Extracted text -
Finally, the answer is the minimum value for dp[n — 1][j][m], for 0<=j<=m. I hope this helps.
You may refer to my solution 156195983 but it is in python, with the differences of me reversing a to solve for increasing pancakes, and I switched the definitions for j and k. So my definition is dp[i][prefix sum of pancakes up to i][number of pancakes on i].
can u elaborate why the dp is : dp[i][number of pancakes on ith dish][number of pancakes put down in total] and why not dp[i][number of pancakes put down in total][number of pancakes on ith dish] ? Can we imagine this as a 3D matrix? If so, then what do the row, column and height of this matrix implicate?
Both ways work. I used the latter which is dp[i][number of pancakes put down in total][number of pancakes on ith dish] in my actual solution. But the solution used in the editorial uses the former which is dp[i][number of pancakes on ith dish][number of pancakes put down in total].
I will also discourage you from visualizing dp matrices spatially because it is very difficult and unnecessary. The important thing for doing dp is to have a firm understanding of the states, their transitions and their edge/boundary cases.
thank you for ur fast response sir :D
Can anyone explain me how does solution code of C problem works? How can the overlapping 1's give us answer to the question?
Can someone explain the solution for problem E. Tutorial is somewhat complicated to understand.
I can give an idea , what worked for me . I created a map<char ,char> that initially maps all the character to itself . Like for eg a->a , b->b , c->c . Now suppose for eg we have string "ge" . Main task first would be to reduce g as much as possbile . Suppose we reduce g to b .

Task to complete -
Continue the forum discussion of contest solutions above, starting right after its final sentence.

Given records -
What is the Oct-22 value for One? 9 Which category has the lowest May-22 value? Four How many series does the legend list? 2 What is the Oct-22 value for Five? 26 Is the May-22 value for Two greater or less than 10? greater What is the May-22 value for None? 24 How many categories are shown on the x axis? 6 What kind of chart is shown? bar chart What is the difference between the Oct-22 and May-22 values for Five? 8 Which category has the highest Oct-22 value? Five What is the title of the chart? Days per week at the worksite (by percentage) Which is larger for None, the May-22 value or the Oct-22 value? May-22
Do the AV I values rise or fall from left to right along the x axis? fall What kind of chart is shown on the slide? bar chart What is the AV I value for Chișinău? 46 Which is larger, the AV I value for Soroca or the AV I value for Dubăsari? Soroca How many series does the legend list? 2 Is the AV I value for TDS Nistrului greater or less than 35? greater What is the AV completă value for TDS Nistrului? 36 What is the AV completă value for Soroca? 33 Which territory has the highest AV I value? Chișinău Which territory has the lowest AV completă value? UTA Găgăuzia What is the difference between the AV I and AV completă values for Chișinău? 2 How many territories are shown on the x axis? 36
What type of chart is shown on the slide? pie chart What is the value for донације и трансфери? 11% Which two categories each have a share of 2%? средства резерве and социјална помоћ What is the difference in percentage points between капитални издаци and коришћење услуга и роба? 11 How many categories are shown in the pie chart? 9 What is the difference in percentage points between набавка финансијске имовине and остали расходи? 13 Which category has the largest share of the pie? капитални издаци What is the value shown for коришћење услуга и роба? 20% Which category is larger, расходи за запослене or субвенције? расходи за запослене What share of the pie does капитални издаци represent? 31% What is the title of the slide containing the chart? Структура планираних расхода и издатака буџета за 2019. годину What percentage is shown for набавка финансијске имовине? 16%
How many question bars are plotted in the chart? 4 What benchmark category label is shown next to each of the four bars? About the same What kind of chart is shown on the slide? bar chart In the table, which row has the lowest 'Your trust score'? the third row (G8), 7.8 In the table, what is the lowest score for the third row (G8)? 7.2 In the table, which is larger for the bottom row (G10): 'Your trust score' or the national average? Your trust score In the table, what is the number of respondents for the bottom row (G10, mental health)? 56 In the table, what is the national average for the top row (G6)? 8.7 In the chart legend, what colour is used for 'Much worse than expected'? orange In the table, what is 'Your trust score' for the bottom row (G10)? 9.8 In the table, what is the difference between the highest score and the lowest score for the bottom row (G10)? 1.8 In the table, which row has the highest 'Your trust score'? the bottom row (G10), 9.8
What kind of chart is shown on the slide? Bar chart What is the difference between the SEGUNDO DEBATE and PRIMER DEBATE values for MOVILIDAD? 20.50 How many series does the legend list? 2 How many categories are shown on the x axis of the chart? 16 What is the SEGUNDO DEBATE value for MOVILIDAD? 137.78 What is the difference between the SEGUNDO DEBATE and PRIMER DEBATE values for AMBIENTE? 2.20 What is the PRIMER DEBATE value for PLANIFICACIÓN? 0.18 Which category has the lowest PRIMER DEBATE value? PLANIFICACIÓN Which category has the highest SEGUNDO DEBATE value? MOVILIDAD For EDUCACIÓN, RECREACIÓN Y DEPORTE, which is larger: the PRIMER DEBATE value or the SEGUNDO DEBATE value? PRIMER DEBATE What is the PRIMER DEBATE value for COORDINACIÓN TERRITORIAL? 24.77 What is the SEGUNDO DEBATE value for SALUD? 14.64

Task output -
Then i changed mappings and mapped all the char from g to b to 'b'. for eg map['g'] now ='b', map[e]='b' , map[d]='b' and so on till b ; and stored the current char ='g' && answer+=map[g]. Now if we encounter another char 'e' in string "ge" which is smaller than current char ;then we just have to do answer+=m['e'];
Hence answer 'bb' ; Ofcourse there are 2-3 corner cases to solve.....
Can you please explain why in the task g dp transitions are d[i][last][k] = d[i-1][last][k-last] does it means that last = j, instead of last >= j?
If that's true why this dp works?
Got it
I solved problem F with dfs, dp, and LCA+binary lifting. A lot more stuff than needed lol
156882408 Warning: Code is quite messy and I haven't commented. Enter at your own peril.
Hi, for B i tried a mathemaical aproach using log it runs fine in my IDE but (Here) when I divide log(a[i-1]/a[i])/log(2) it gives wrong values, example log(8/1)/log(2) = 2 is there something wrong with the compiler ?? Here is my code : https://codeforces.com/contest/1675/submission/157855207
Thank you :)